Extra

Three UC Berkeley Graduates Detained in Iran

By Riya Bhattacharjee
Tuesday August 04, 2009 - 09:20:00 AM

The three American hikers who recently disappeared in Iran have been identified as UC Berkeley graduates. At least two are journalists based in Africa and the Middle East. 

The university's News Center reported Aug. 3 that former students Shane Bauer, Sarah Emily Shourd and Joshua Felix Fattal were hiking in Iraq's Kurdistan region last week when they were reportedly detained by the Iranian government. U.S. Secretary of State Hillary Clinton asked Iranian authorities to provide information about their safety. 

Bauer, who was born in Minnesota, is a 2007 peace and conflict studies graduate and used his fluency in Arabic to work in North Africa and the Middle East, where he spent the majority of the last six years. His website shows that he has recently produced stories on Iraq and Syria for New American Media. 

As an undergraduate, Bauer, 27, took courses in UC Berkeley's Graduate School of Journalism, going on to win the university's Matthew M. Lyon Prize in Photography in 2007 for his photographs of the devastation in Darfur, Sudan. 

On his website, Bauer is described as "a documentary photographer and journalist whose work focuses on the effects of social, economic, and political realities on the lives of people around the world." His blog posts cover a wide array of topics, ranging from the violence of al Qaeda to orphans in Ethiopia to unrest in the Arab world. Bauer's photographs of the residents of a hotel in San Francisco's Tenderloin district were selected by his classmates as the lead story of the journalism school's May 2007 issue of Realeyes magazine. 

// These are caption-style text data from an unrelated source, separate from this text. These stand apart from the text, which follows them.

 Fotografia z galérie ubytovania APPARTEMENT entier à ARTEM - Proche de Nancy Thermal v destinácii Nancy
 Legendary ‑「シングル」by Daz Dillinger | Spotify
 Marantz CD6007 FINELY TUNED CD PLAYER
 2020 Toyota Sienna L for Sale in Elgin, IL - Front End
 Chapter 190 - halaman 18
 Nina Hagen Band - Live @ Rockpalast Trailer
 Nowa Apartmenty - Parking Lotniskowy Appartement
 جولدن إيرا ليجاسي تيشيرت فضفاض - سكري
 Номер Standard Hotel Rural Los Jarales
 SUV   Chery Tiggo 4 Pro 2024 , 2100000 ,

Shourd, 30, transferred from Diablo Valley College to UC Berkeley in 2000. She graduated three years later with a B.A. in English. Shourd recently reported a story for New American Media on Israel's Golan Heights. 

The website bravenewtraveler.com describes Shourd as a "teacher-activist-writer from California currently based in the Middle East." 

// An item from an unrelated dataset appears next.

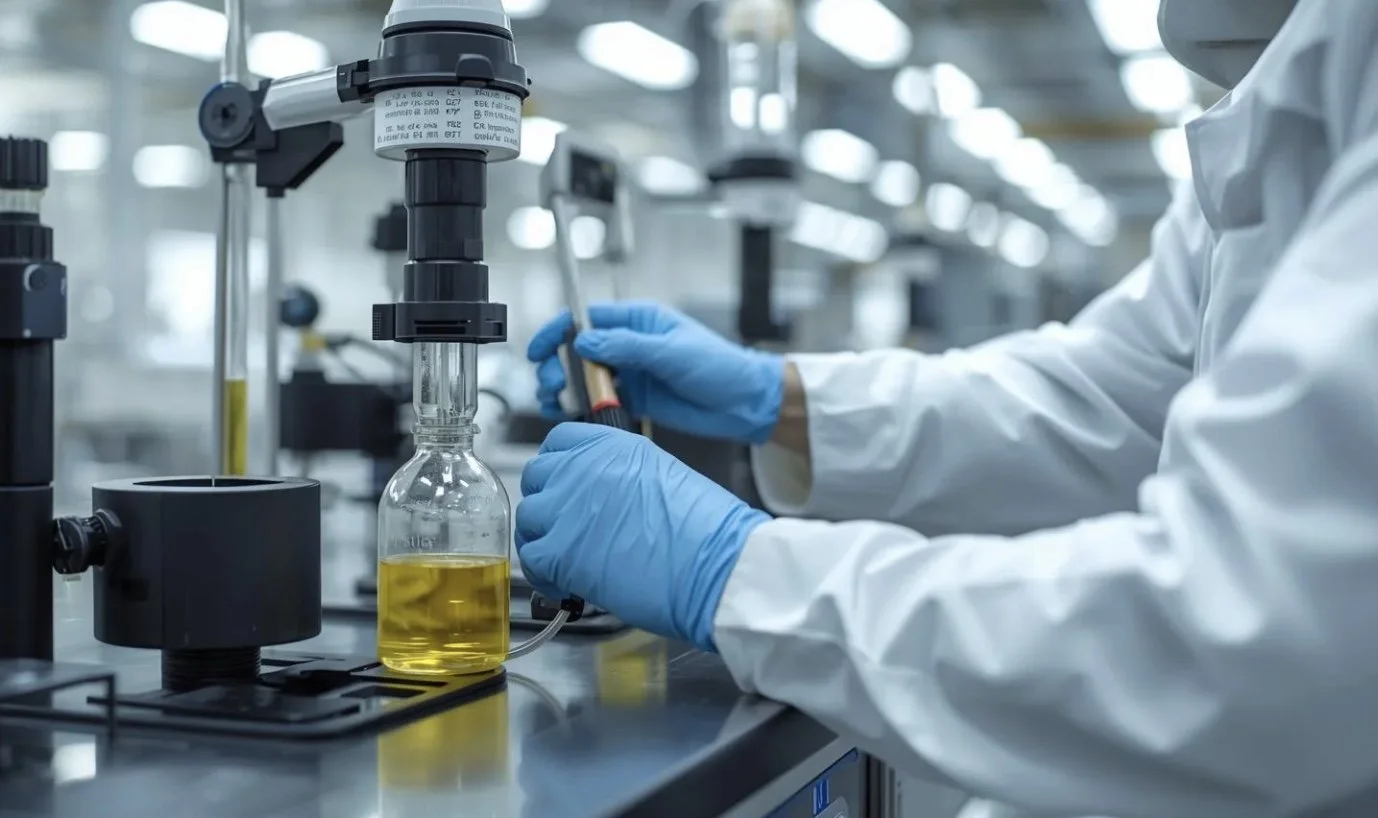 EXPRESS QUANTITY AND QUALITY INSPECTION AND REPORT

Her last story for the website, in 2008, was titled "Escape from Iraq: A Muslim Family Finds Solace in Ramadan. 

Fattal, 27, graduated from UC Berkeley in 2004 with a B.S. in environmental economics and policy from the College of Natural Resources. Shon Meckfessel, a fourth American detainee, who news reports said was with the three in Turkey but did not take part in the July 31 hike, enrolled in a summer course in Arabic at UC Berkeley two years ago and is currently going to graduate school in linguistics at the University of Washington. 

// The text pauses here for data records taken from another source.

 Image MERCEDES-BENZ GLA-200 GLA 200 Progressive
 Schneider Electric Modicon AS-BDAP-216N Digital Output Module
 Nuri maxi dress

The Times UK reported a Kurdish official who said the three contacted one of their colleagues to say they had entered Iran "accidentally" Friday and had found themselves surrounded by troops. The Times said that Iran's state television had reported that the Americans were arrested after they did not listen to warnings from Iranian border guards. It said that efforts by Swiss diplomats to get information about the three had been unsuccessful. 

Earlier this year Current TV journalists Laura Ling and Euna Lee, who were held by North Korean authorities near the China border, were sentenced to 12 years of hard labor for illegal entry into the country and "hostile acts." 

Former U.S. President Bill Clinton traveled to North Korea and negotiated their release.